Summarizing CSET on Security Without Collateral Damage

Saif M. Khan is a leading tech policy expert with a background in intellectual property law and an education in physics. A Research Fellow at Georgetown’s Center for Security and Emerging Technology (CSET), he studies AI policy, semiconductor supply chains, China’s semiconductor industry and U.S. trade policy. Khan has written many, highly detailed reports which reflect on the importance of export controls and the Bureau of Industry and Security (BIS). He recently told China Tech Threat:

“It is important for policymakers to have a deep understanding of both the complexities of export control regulations as well as the relevant technologies and supply chains to ensure export controls are crafted in a targeted way to achieve their intended security goals while minimizing collateral effects. This is especially true in the domain of semiconductors, where supply chains are incredibly complex. For semiconductors specifically, it is also important to recognize the immense security concerns over China’s attempts to rework global supply chains in its favor.”
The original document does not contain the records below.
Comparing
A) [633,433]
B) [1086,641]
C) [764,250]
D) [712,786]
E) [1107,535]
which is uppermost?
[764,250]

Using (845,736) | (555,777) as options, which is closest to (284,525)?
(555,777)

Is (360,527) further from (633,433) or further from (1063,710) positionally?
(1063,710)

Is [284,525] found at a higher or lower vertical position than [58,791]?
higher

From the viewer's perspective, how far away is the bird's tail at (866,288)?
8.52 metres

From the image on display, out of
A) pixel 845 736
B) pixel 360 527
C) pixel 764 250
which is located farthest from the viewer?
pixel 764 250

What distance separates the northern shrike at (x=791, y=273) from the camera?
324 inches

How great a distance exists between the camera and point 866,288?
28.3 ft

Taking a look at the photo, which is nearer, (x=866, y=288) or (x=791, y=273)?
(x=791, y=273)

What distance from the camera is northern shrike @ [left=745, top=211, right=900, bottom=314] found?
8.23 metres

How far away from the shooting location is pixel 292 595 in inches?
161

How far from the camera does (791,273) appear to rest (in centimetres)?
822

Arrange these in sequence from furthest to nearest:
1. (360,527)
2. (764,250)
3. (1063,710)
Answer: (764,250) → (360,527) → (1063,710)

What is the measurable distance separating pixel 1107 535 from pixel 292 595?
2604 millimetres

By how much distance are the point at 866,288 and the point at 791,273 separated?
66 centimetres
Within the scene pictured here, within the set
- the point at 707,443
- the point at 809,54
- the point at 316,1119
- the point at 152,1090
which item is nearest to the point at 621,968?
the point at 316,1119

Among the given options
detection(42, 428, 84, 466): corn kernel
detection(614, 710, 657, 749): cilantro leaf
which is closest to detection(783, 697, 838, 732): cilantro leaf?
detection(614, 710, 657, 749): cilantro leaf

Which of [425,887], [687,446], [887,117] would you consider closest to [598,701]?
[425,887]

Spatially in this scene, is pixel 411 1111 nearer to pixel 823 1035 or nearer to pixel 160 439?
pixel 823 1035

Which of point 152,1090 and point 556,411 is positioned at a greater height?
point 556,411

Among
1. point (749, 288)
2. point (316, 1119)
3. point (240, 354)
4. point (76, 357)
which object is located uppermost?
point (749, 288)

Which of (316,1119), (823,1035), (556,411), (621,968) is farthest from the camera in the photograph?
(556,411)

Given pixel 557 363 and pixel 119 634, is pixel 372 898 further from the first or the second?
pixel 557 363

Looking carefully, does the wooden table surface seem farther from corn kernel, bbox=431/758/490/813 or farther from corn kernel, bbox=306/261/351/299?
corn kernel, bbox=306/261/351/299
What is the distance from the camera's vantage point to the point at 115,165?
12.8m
Khan’s latest report, China’s Progress in Semiconductor Manufacturing Equipment: Accelerants and Policy Implications (March 2021 with Will Hunt and Dahlia Peterson), offers a security checklist for the future head of BIS. Working with allies and with the tools of BIS, the US can leverage China’s dependence on advanced chips and counterbalance China’s violation of human rights and its threats to international security. The reports specifically recommends:

  • Continue screening foreign investments in semiconductor manufacturing equipment (SME) firms and work with allies to harmonize investment screening practices. This will prevent Chinese firms from strategically acquiring companies possessing sensitive tacit and explicit knowledge and transferring that knowledge back to China.
  • Tighten and control the export of technical data to China which would reduce China’s access to explicit knowledge.
  • Reduce China’s access to critical components required to build advanced SME by imposing export controls on these components. Examples include specialized light sources, laser amplifiers, and optics used to build extreme ultraviolet (EUV) and specialized light sources used to build argon fluoride immersion photolithography tools. China is already attempting to indigenize photolithography components, but robust controls would ensure Chinese firms cannot short-circuit this years-long and expensive process by importing these components instead. The US and allies need to coordinate on this.
  • Work with allies to control the export of SME, especially any SME that China has yet to acquire. These controls would deny China the ability to reverse-engineer SME, an important source of explicit knowledge. Controls on SME would also slow the development of advanced Chinese fabs, weakening China’s semiconductor ecosystem.
  • Prioritize assessment of SME component chokepoints, their value-add to SME, and vectors of technology transfer. These assessments would reveal additional policy options, including further SME components to target with export controls.
  • Study and promote transparency on Chinese government subsidies for SME. If such subsidies are found to be illegal under World Trade Organization (WTO) rules, the United States can consider challenging them. At a minimum, the United States and its allies can consider reducing export controls if China reduces its subsidy programs.
  • Work with allies to promote continued SME innovation through investments in R&D and workforce development. For now, leading SME firms based in the United States and allied countries enjoy an incumbency advantage: unlike Chinese SME firms, they have access to critical product feedback and revenues derived from sales to leading global semiconductor fabs. Workforce and R&D investments would help accelerate the pace of SME innovation, allowing US and allied firms to sustain their incumbency advantage in the years ahead.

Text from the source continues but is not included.